Critical Pre-Sale Due Diligence
Due Diligence preparation is often
overlooked, yet is critical to maximizing sale price and ensuring a smooth
transaction. Now more than ever.
Credit markets are tight and despite a
recent rebound, Mergers and Acquisitions activity is still down.
Buyers
are targeting acquisitions - but now with a heightened degree of
scrutiny.
Even if a buyer has plentiful cash available, they are still
likely to leverage the acquisition to increase their percentage
returns.
Leverage brings lenders to the table. Even if lenders are
familiar with the deal, they need to provide detailed support for their
loan.
With the tighter credit environment, tougher reporting requirements
and more stringent data and due diligence requirements, you need to do more
today to ensure a smooth sale process.
A report on your company's
financial results from your accountant or even an independent auditor is not
sufficient.
Your best option is to conduct in-depth analysis of your
Company by an independent due diligence expert to identify areas that will have
a direct impact on the sale price.
Firstly, a buyer needs a thorough
review of your financial accounts and reported financials with supporting
detail, consolidated data as well as data by location, product categories and
other relevant categories for historical and forecasted periods.
They
also need in depth analysis and a report on the quality of earnings, accounting
systems, methodologies and compliance with or departures from GAAP. They need
to see normalized sales, gross margin, and operating expenses, as well as
feedback regarding compliance with debt instruments. They need analysis on AR,
Inventory, CAPEX, working capital, debt and coverage, and
profitability.
Buyers will also require due diligence on liabilities,
operations, tax compliance, legal issues, reputation, industry analysis and
forecasts, competition, customers, suppliers, people, PP&E, integration
risks, environmental, health, internal controls, lease, zoning and permits, in
addition to other business issues.
CLICK HERE for ClearRidge Capital's website
section with expanded information on due diligence requirements.
This is
not something that is easy to compile and typically requires strong financial
modeling skills, trained analytical skills and specific acquisition due
diligence and corporate finance experience.
Whether it is a midsized
privately held company or a single division of a large public company, it is
rare that this data is tracked routinely by the lean accounting staff that is
focused on daily operations and normal reporting needs.
Take Action to Better
Position your Company
This doesn't need to be an obstacle to a
successful sale, but it does take planning and clear forethought. Most sellers
proceed too quickly at the start of the process and skip critical steps, only to
suffer later on while attempting to close the deal.
Unfortunately for
many sellers, starting later in the sale process can reduce the sale price or
cause the deal to fall apart.
Your best solution is to prepare a thorough
due-diligence report before talking to buyers.

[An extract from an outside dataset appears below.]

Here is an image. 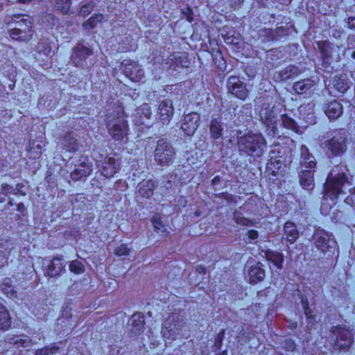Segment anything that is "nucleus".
<instances>
[{"label":"nucleus","instance_id":"obj_58","mask_svg":"<svg viewBox=\"0 0 355 355\" xmlns=\"http://www.w3.org/2000/svg\"><path fill=\"white\" fill-rule=\"evenodd\" d=\"M285 348L286 350L293 352L296 349V345L293 340L287 339L285 340Z\"/></svg>","mask_w":355,"mask_h":355},{"label":"nucleus","instance_id":"obj_48","mask_svg":"<svg viewBox=\"0 0 355 355\" xmlns=\"http://www.w3.org/2000/svg\"><path fill=\"white\" fill-rule=\"evenodd\" d=\"M234 220L237 225L241 226H252L254 225V222L251 219L244 217L241 214L235 216Z\"/></svg>","mask_w":355,"mask_h":355},{"label":"nucleus","instance_id":"obj_3","mask_svg":"<svg viewBox=\"0 0 355 355\" xmlns=\"http://www.w3.org/2000/svg\"><path fill=\"white\" fill-rule=\"evenodd\" d=\"M266 141L261 133L249 131L238 139L240 152L254 157H261L266 148Z\"/></svg>","mask_w":355,"mask_h":355},{"label":"nucleus","instance_id":"obj_52","mask_svg":"<svg viewBox=\"0 0 355 355\" xmlns=\"http://www.w3.org/2000/svg\"><path fill=\"white\" fill-rule=\"evenodd\" d=\"M9 343L24 347L28 345V340L27 339L19 338L18 336H13L12 338H9Z\"/></svg>","mask_w":355,"mask_h":355},{"label":"nucleus","instance_id":"obj_23","mask_svg":"<svg viewBox=\"0 0 355 355\" xmlns=\"http://www.w3.org/2000/svg\"><path fill=\"white\" fill-rule=\"evenodd\" d=\"M261 120L266 126V132L268 136L275 137L279 134L277 116L272 110H267Z\"/></svg>","mask_w":355,"mask_h":355},{"label":"nucleus","instance_id":"obj_2","mask_svg":"<svg viewBox=\"0 0 355 355\" xmlns=\"http://www.w3.org/2000/svg\"><path fill=\"white\" fill-rule=\"evenodd\" d=\"M14 24V27L8 30L10 38L19 42H28L31 40L34 31L32 18L26 14L17 13L11 17L8 25Z\"/></svg>","mask_w":355,"mask_h":355},{"label":"nucleus","instance_id":"obj_38","mask_svg":"<svg viewBox=\"0 0 355 355\" xmlns=\"http://www.w3.org/2000/svg\"><path fill=\"white\" fill-rule=\"evenodd\" d=\"M300 73L299 68L295 65H288L279 72V76L281 80L286 81L297 76Z\"/></svg>","mask_w":355,"mask_h":355},{"label":"nucleus","instance_id":"obj_5","mask_svg":"<svg viewBox=\"0 0 355 355\" xmlns=\"http://www.w3.org/2000/svg\"><path fill=\"white\" fill-rule=\"evenodd\" d=\"M331 137L324 142V148L333 156L342 155L347 148L348 133L345 128L331 130Z\"/></svg>","mask_w":355,"mask_h":355},{"label":"nucleus","instance_id":"obj_24","mask_svg":"<svg viewBox=\"0 0 355 355\" xmlns=\"http://www.w3.org/2000/svg\"><path fill=\"white\" fill-rule=\"evenodd\" d=\"M130 322V334L132 337H137L143 334L146 320L145 316L142 313H135L131 317Z\"/></svg>","mask_w":355,"mask_h":355},{"label":"nucleus","instance_id":"obj_20","mask_svg":"<svg viewBox=\"0 0 355 355\" xmlns=\"http://www.w3.org/2000/svg\"><path fill=\"white\" fill-rule=\"evenodd\" d=\"M157 114L163 125L168 124L174 114V108L171 101L168 99L162 101L158 105Z\"/></svg>","mask_w":355,"mask_h":355},{"label":"nucleus","instance_id":"obj_60","mask_svg":"<svg viewBox=\"0 0 355 355\" xmlns=\"http://www.w3.org/2000/svg\"><path fill=\"white\" fill-rule=\"evenodd\" d=\"M263 32L265 37L267 38L268 41H272L275 38L272 29L265 28L263 29Z\"/></svg>","mask_w":355,"mask_h":355},{"label":"nucleus","instance_id":"obj_10","mask_svg":"<svg viewBox=\"0 0 355 355\" xmlns=\"http://www.w3.org/2000/svg\"><path fill=\"white\" fill-rule=\"evenodd\" d=\"M94 54L91 47L85 46L83 42H78L71 49L70 60L76 67L84 69L87 67V59Z\"/></svg>","mask_w":355,"mask_h":355},{"label":"nucleus","instance_id":"obj_35","mask_svg":"<svg viewBox=\"0 0 355 355\" xmlns=\"http://www.w3.org/2000/svg\"><path fill=\"white\" fill-rule=\"evenodd\" d=\"M314 172L315 168H307L302 171L300 174V182L303 189H310L313 188Z\"/></svg>","mask_w":355,"mask_h":355},{"label":"nucleus","instance_id":"obj_44","mask_svg":"<svg viewBox=\"0 0 355 355\" xmlns=\"http://www.w3.org/2000/svg\"><path fill=\"white\" fill-rule=\"evenodd\" d=\"M2 291L4 294L6 295L7 297L10 298L16 297L17 295V292L14 286H12L10 283L7 282H3L2 283Z\"/></svg>","mask_w":355,"mask_h":355},{"label":"nucleus","instance_id":"obj_47","mask_svg":"<svg viewBox=\"0 0 355 355\" xmlns=\"http://www.w3.org/2000/svg\"><path fill=\"white\" fill-rule=\"evenodd\" d=\"M28 150L34 159H39L42 155V146L37 144L36 147H35V141L30 143V148Z\"/></svg>","mask_w":355,"mask_h":355},{"label":"nucleus","instance_id":"obj_49","mask_svg":"<svg viewBox=\"0 0 355 355\" xmlns=\"http://www.w3.org/2000/svg\"><path fill=\"white\" fill-rule=\"evenodd\" d=\"M130 252V248L126 243H121L114 250V254L117 257L128 256Z\"/></svg>","mask_w":355,"mask_h":355},{"label":"nucleus","instance_id":"obj_64","mask_svg":"<svg viewBox=\"0 0 355 355\" xmlns=\"http://www.w3.org/2000/svg\"><path fill=\"white\" fill-rule=\"evenodd\" d=\"M347 28L355 30V17H349L347 20Z\"/></svg>","mask_w":355,"mask_h":355},{"label":"nucleus","instance_id":"obj_21","mask_svg":"<svg viewBox=\"0 0 355 355\" xmlns=\"http://www.w3.org/2000/svg\"><path fill=\"white\" fill-rule=\"evenodd\" d=\"M63 150L70 153L78 152L83 147L81 141L73 132H67L61 139Z\"/></svg>","mask_w":355,"mask_h":355},{"label":"nucleus","instance_id":"obj_18","mask_svg":"<svg viewBox=\"0 0 355 355\" xmlns=\"http://www.w3.org/2000/svg\"><path fill=\"white\" fill-rule=\"evenodd\" d=\"M200 114L196 112L187 114L181 125V129L187 136H192L199 126Z\"/></svg>","mask_w":355,"mask_h":355},{"label":"nucleus","instance_id":"obj_29","mask_svg":"<svg viewBox=\"0 0 355 355\" xmlns=\"http://www.w3.org/2000/svg\"><path fill=\"white\" fill-rule=\"evenodd\" d=\"M248 275L249 277V282L252 284L261 282L266 276L263 265L260 262H257L250 266L248 270Z\"/></svg>","mask_w":355,"mask_h":355},{"label":"nucleus","instance_id":"obj_59","mask_svg":"<svg viewBox=\"0 0 355 355\" xmlns=\"http://www.w3.org/2000/svg\"><path fill=\"white\" fill-rule=\"evenodd\" d=\"M247 235L250 242H251L258 239L259 232L256 230H250L248 231Z\"/></svg>","mask_w":355,"mask_h":355},{"label":"nucleus","instance_id":"obj_61","mask_svg":"<svg viewBox=\"0 0 355 355\" xmlns=\"http://www.w3.org/2000/svg\"><path fill=\"white\" fill-rule=\"evenodd\" d=\"M300 302L302 304L303 311L308 310V309L311 308L309 306L308 297L306 295H302L301 297Z\"/></svg>","mask_w":355,"mask_h":355},{"label":"nucleus","instance_id":"obj_12","mask_svg":"<svg viewBox=\"0 0 355 355\" xmlns=\"http://www.w3.org/2000/svg\"><path fill=\"white\" fill-rule=\"evenodd\" d=\"M182 320L180 315L171 313L164 320L162 327V334L164 339L173 341L177 338L178 331L182 327Z\"/></svg>","mask_w":355,"mask_h":355},{"label":"nucleus","instance_id":"obj_25","mask_svg":"<svg viewBox=\"0 0 355 355\" xmlns=\"http://www.w3.org/2000/svg\"><path fill=\"white\" fill-rule=\"evenodd\" d=\"M323 109L330 121L338 119L343 114V105L335 99L325 103Z\"/></svg>","mask_w":355,"mask_h":355},{"label":"nucleus","instance_id":"obj_54","mask_svg":"<svg viewBox=\"0 0 355 355\" xmlns=\"http://www.w3.org/2000/svg\"><path fill=\"white\" fill-rule=\"evenodd\" d=\"M1 193L5 196H8L12 193L14 194V188L7 183H2L1 184Z\"/></svg>","mask_w":355,"mask_h":355},{"label":"nucleus","instance_id":"obj_42","mask_svg":"<svg viewBox=\"0 0 355 355\" xmlns=\"http://www.w3.org/2000/svg\"><path fill=\"white\" fill-rule=\"evenodd\" d=\"M72 0H56L55 3V9L59 11L63 15H69L72 13L71 8Z\"/></svg>","mask_w":355,"mask_h":355},{"label":"nucleus","instance_id":"obj_62","mask_svg":"<svg viewBox=\"0 0 355 355\" xmlns=\"http://www.w3.org/2000/svg\"><path fill=\"white\" fill-rule=\"evenodd\" d=\"M17 211L21 214L22 216H26L27 214L26 208L23 202L17 204Z\"/></svg>","mask_w":355,"mask_h":355},{"label":"nucleus","instance_id":"obj_16","mask_svg":"<svg viewBox=\"0 0 355 355\" xmlns=\"http://www.w3.org/2000/svg\"><path fill=\"white\" fill-rule=\"evenodd\" d=\"M97 167L101 175L109 179L117 173L120 170V162L114 157L106 156L98 161Z\"/></svg>","mask_w":355,"mask_h":355},{"label":"nucleus","instance_id":"obj_4","mask_svg":"<svg viewBox=\"0 0 355 355\" xmlns=\"http://www.w3.org/2000/svg\"><path fill=\"white\" fill-rule=\"evenodd\" d=\"M315 248L322 254L327 255V259L338 258L339 248L334 235L324 229H317L313 234Z\"/></svg>","mask_w":355,"mask_h":355},{"label":"nucleus","instance_id":"obj_8","mask_svg":"<svg viewBox=\"0 0 355 355\" xmlns=\"http://www.w3.org/2000/svg\"><path fill=\"white\" fill-rule=\"evenodd\" d=\"M175 152L170 141L159 139L154 150V159L161 166H170L174 160Z\"/></svg>","mask_w":355,"mask_h":355},{"label":"nucleus","instance_id":"obj_33","mask_svg":"<svg viewBox=\"0 0 355 355\" xmlns=\"http://www.w3.org/2000/svg\"><path fill=\"white\" fill-rule=\"evenodd\" d=\"M150 221L153 224L154 231L159 235L162 239L167 238L170 235V232L167 230L165 225L162 221V218L159 214H155L150 218Z\"/></svg>","mask_w":355,"mask_h":355},{"label":"nucleus","instance_id":"obj_6","mask_svg":"<svg viewBox=\"0 0 355 355\" xmlns=\"http://www.w3.org/2000/svg\"><path fill=\"white\" fill-rule=\"evenodd\" d=\"M330 338L334 341V348L340 352H349L354 343V336L351 330L341 324L331 327Z\"/></svg>","mask_w":355,"mask_h":355},{"label":"nucleus","instance_id":"obj_7","mask_svg":"<svg viewBox=\"0 0 355 355\" xmlns=\"http://www.w3.org/2000/svg\"><path fill=\"white\" fill-rule=\"evenodd\" d=\"M347 182V175L345 171L338 173L335 177H332V173L329 174L323 186L324 198L331 200L337 199L342 192L343 186Z\"/></svg>","mask_w":355,"mask_h":355},{"label":"nucleus","instance_id":"obj_41","mask_svg":"<svg viewBox=\"0 0 355 355\" xmlns=\"http://www.w3.org/2000/svg\"><path fill=\"white\" fill-rule=\"evenodd\" d=\"M104 19V15L101 13H95L83 23L85 31H89L95 28L98 23Z\"/></svg>","mask_w":355,"mask_h":355},{"label":"nucleus","instance_id":"obj_55","mask_svg":"<svg viewBox=\"0 0 355 355\" xmlns=\"http://www.w3.org/2000/svg\"><path fill=\"white\" fill-rule=\"evenodd\" d=\"M55 349H57V348L55 347H42V348H40V349H38L36 350L35 355H51V354L53 353V351H55Z\"/></svg>","mask_w":355,"mask_h":355},{"label":"nucleus","instance_id":"obj_56","mask_svg":"<svg viewBox=\"0 0 355 355\" xmlns=\"http://www.w3.org/2000/svg\"><path fill=\"white\" fill-rule=\"evenodd\" d=\"M182 14L188 22L191 23L193 21V10L191 7L187 6L186 10L182 11Z\"/></svg>","mask_w":355,"mask_h":355},{"label":"nucleus","instance_id":"obj_19","mask_svg":"<svg viewBox=\"0 0 355 355\" xmlns=\"http://www.w3.org/2000/svg\"><path fill=\"white\" fill-rule=\"evenodd\" d=\"M64 260L62 255L54 256L46 268L44 275L49 277H58L65 269Z\"/></svg>","mask_w":355,"mask_h":355},{"label":"nucleus","instance_id":"obj_13","mask_svg":"<svg viewBox=\"0 0 355 355\" xmlns=\"http://www.w3.org/2000/svg\"><path fill=\"white\" fill-rule=\"evenodd\" d=\"M121 67L124 75L135 83L142 81L145 73L137 61L125 59L121 62Z\"/></svg>","mask_w":355,"mask_h":355},{"label":"nucleus","instance_id":"obj_1","mask_svg":"<svg viewBox=\"0 0 355 355\" xmlns=\"http://www.w3.org/2000/svg\"><path fill=\"white\" fill-rule=\"evenodd\" d=\"M116 113L112 121L107 124V131L116 144L123 145L128 140L130 130L128 114H125L124 107L121 103L116 104Z\"/></svg>","mask_w":355,"mask_h":355},{"label":"nucleus","instance_id":"obj_63","mask_svg":"<svg viewBox=\"0 0 355 355\" xmlns=\"http://www.w3.org/2000/svg\"><path fill=\"white\" fill-rule=\"evenodd\" d=\"M195 270L200 275H205L207 271V268L203 265H197L195 268Z\"/></svg>","mask_w":355,"mask_h":355},{"label":"nucleus","instance_id":"obj_34","mask_svg":"<svg viewBox=\"0 0 355 355\" xmlns=\"http://www.w3.org/2000/svg\"><path fill=\"white\" fill-rule=\"evenodd\" d=\"M284 234L286 236L287 242L293 244L299 237V232L296 225L291 221H286L284 225Z\"/></svg>","mask_w":355,"mask_h":355},{"label":"nucleus","instance_id":"obj_45","mask_svg":"<svg viewBox=\"0 0 355 355\" xmlns=\"http://www.w3.org/2000/svg\"><path fill=\"white\" fill-rule=\"evenodd\" d=\"M225 334V329H221L219 332L216 335L214 341V351L215 352H218L221 349L223 345V341Z\"/></svg>","mask_w":355,"mask_h":355},{"label":"nucleus","instance_id":"obj_22","mask_svg":"<svg viewBox=\"0 0 355 355\" xmlns=\"http://www.w3.org/2000/svg\"><path fill=\"white\" fill-rule=\"evenodd\" d=\"M314 108L315 104L313 102L303 103L298 107L299 118L305 122L306 126L314 125L317 122Z\"/></svg>","mask_w":355,"mask_h":355},{"label":"nucleus","instance_id":"obj_14","mask_svg":"<svg viewBox=\"0 0 355 355\" xmlns=\"http://www.w3.org/2000/svg\"><path fill=\"white\" fill-rule=\"evenodd\" d=\"M153 112L148 103H144L135 109L133 114V122L135 125L140 126L142 129L149 128L153 125Z\"/></svg>","mask_w":355,"mask_h":355},{"label":"nucleus","instance_id":"obj_31","mask_svg":"<svg viewBox=\"0 0 355 355\" xmlns=\"http://www.w3.org/2000/svg\"><path fill=\"white\" fill-rule=\"evenodd\" d=\"M156 188L155 182L153 180H143L137 185L139 195L146 199H150L154 195V191Z\"/></svg>","mask_w":355,"mask_h":355},{"label":"nucleus","instance_id":"obj_39","mask_svg":"<svg viewBox=\"0 0 355 355\" xmlns=\"http://www.w3.org/2000/svg\"><path fill=\"white\" fill-rule=\"evenodd\" d=\"M282 126L289 130L297 134H301V130L297 122L287 114H283L281 116Z\"/></svg>","mask_w":355,"mask_h":355},{"label":"nucleus","instance_id":"obj_46","mask_svg":"<svg viewBox=\"0 0 355 355\" xmlns=\"http://www.w3.org/2000/svg\"><path fill=\"white\" fill-rule=\"evenodd\" d=\"M69 269L72 272L76 275H80L85 272L83 264L78 260L72 261L70 263Z\"/></svg>","mask_w":355,"mask_h":355},{"label":"nucleus","instance_id":"obj_32","mask_svg":"<svg viewBox=\"0 0 355 355\" xmlns=\"http://www.w3.org/2000/svg\"><path fill=\"white\" fill-rule=\"evenodd\" d=\"M300 164L306 168L314 169L316 162L314 156L310 153L306 145L300 146Z\"/></svg>","mask_w":355,"mask_h":355},{"label":"nucleus","instance_id":"obj_11","mask_svg":"<svg viewBox=\"0 0 355 355\" xmlns=\"http://www.w3.org/2000/svg\"><path fill=\"white\" fill-rule=\"evenodd\" d=\"M182 320L180 315L171 313L164 320L162 327V334L164 339L173 341L177 338L178 331L182 327Z\"/></svg>","mask_w":355,"mask_h":355},{"label":"nucleus","instance_id":"obj_27","mask_svg":"<svg viewBox=\"0 0 355 355\" xmlns=\"http://www.w3.org/2000/svg\"><path fill=\"white\" fill-rule=\"evenodd\" d=\"M264 253V258L273 268L281 270L283 268L284 257L282 252L274 251L270 249L262 250Z\"/></svg>","mask_w":355,"mask_h":355},{"label":"nucleus","instance_id":"obj_53","mask_svg":"<svg viewBox=\"0 0 355 355\" xmlns=\"http://www.w3.org/2000/svg\"><path fill=\"white\" fill-rule=\"evenodd\" d=\"M26 185L23 182H19L16 184L14 189V195L17 196H26V191L25 189Z\"/></svg>","mask_w":355,"mask_h":355},{"label":"nucleus","instance_id":"obj_37","mask_svg":"<svg viewBox=\"0 0 355 355\" xmlns=\"http://www.w3.org/2000/svg\"><path fill=\"white\" fill-rule=\"evenodd\" d=\"M12 325V318L8 309L0 303V330L8 331Z\"/></svg>","mask_w":355,"mask_h":355},{"label":"nucleus","instance_id":"obj_51","mask_svg":"<svg viewBox=\"0 0 355 355\" xmlns=\"http://www.w3.org/2000/svg\"><path fill=\"white\" fill-rule=\"evenodd\" d=\"M92 10L93 6L89 3H86L80 7L78 15L80 17H86L92 12Z\"/></svg>","mask_w":355,"mask_h":355},{"label":"nucleus","instance_id":"obj_26","mask_svg":"<svg viewBox=\"0 0 355 355\" xmlns=\"http://www.w3.org/2000/svg\"><path fill=\"white\" fill-rule=\"evenodd\" d=\"M317 46L321 56L322 64L327 67L330 64L332 58L334 44L329 40H321L317 42Z\"/></svg>","mask_w":355,"mask_h":355},{"label":"nucleus","instance_id":"obj_40","mask_svg":"<svg viewBox=\"0 0 355 355\" xmlns=\"http://www.w3.org/2000/svg\"><path fill=\"white\" fill-rule=\"evenodd\" d=\"M223 131L221 122L218 119H211L209 126L211 137L215 140L219 139L223 135Z\"/></svg>","mask_w":355,"mask_h":355},{"label":"nucleus","instance_id":"obj_15","mask_svg":"<svg viewBox=\"0 0 355 355\" xmlns=\"http://www.w3.org/2000/svg\"><path fill=\"white\" fill-rule=\"evenodd\" d=\"M226 85L228 92L234 97L242 101L248 98L249 91L246 84L241 80L239 76H230L227 80Z\"/></svg>","mask_w":355,"mask_h":355},{"label":"nucleus","instance_id":"obj_50","mask_svg":"<svg viewBox=\"0 0 355 355\" xmlns=\"http://www.w3.org/2000/svg\"><path fill=\"white\" fill-rule=\"evenodd\" d=\"M218 51L220 53L219 58H214L213 60L215 62V64H216L217 68L220 71H224L226 70L227 62H226V60L223 57L221 51L220 50H218Z\"/></svg>","mask_w":355,"mask_h":355},{"label":"nucleus","instance_id":"obj_17","mask_svg":"<svg viewBox=\"0 0 355 355\" xmlns=\"http://www.w3.org/2000/svg\"><path fill=\"white\" fill-rule=\"evenodd\" d=\"M93 171V164L88 157L81 156L76 161L74 170L71 173V178L75 181L89 176Z\"/></svg>","mask_w":355,"mask_h":355},{"label":"nucleus","instance_id":"obj_43","mask_svg":"<svg viewBox=\"0 0 355 355\" xmlns=\"http://www.w3.org/2000/svg\"><path fill=\"white\" fill-rule=\"evenodd\" d=\"M304 315L306 317L308 330L315 329L317 328V315L314 313L312 309H308V310L304 311Z\"/></svg>","mask_w":355,"mask_h":355},{"label":"nucleus","instance_id":"obj_9","mask_svg":"<svg viewBox=\"0 0 355 355\" xmlns=\"http://www.w3.org/2000/svg\"><path fill=\"white\" fill-rule=\"evenodd\" d=\"M166 65L168 71L179 73L181 70L187 69L191 66V59L186 52H173L170 53L166 60Z\"/></svg>","mask_w":355,"mask_h":355},{"label":"nucleus","instance_id":"obj_36","mask_svg":"<svg viewBox=\"0 0 355 355\" xmlns=\"http://www.w3.org/2000/svg\"><path fill=\"white\" fill-rule=\"evenodd\" d=\"M331 83V88L340 94H345L349 88L347 79L343 75H335Z\"/></svg>","mask_w":355,"mask_h":355},{"label":"nucleus","instance_id":"obj_28","mask_svg":"<svg viewBox=\"0 0 355 355\" xmlns=\"http://www.w3.org/2000/svg\"><path fill=\"white\" fill-rule=\"evenodd\" d=\"M315 83L310 78H306L293 83L292 89L295 94H309L313 91Z\"/></svg>","mask_w":355,"mask_h":355},{"label":"nucleus","instance_id":"obj_57","mask_svg":"<svg viewBox=\"0 0 355 355\" xmlns=\"http://www.w3.org/2000/svg\"><path fill=\"white\" fill-rule=\"evenodd\" d=\"M345 202L352 207H355V186L351 190V193L349 195Z\"/></svg>","mask_w":355,"mask_h":355},{"label":"nucleus","instance_id":"obj_30","mask_svg":"<svg viewBox=\"0 0 355 355\" xmlns=\"http://www.w3.org/2000/svg\"><path fill=\"white\" fill-rule=\"evenodd\" d=\"M278 155L273 156L272 154H275V150H271L270 152V157L268 159L266 163V171L269 175L277 176L279 173V171L282 166V162L281 160L282 156L279 155L280 153L278 152Z\"/></svg>","mask_w":355,"mask_h":355}]
</instances>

Proactively offering answers to
their likely information requests not only speeds up the process, but also
inspires confidence in the acquisition opportunity.
If you want to secure
the highest price and the best terms, you are going to need at least two buyers
competing in a confidential auction process.
By providing a due diligence
report in advance, you are saving time and also providing potential buyers and
their lenders with sufficient information for them to submit an LOI (purchase
offer) and close the deal in a timely manner.
Professional preparation
also enhances the image of your company.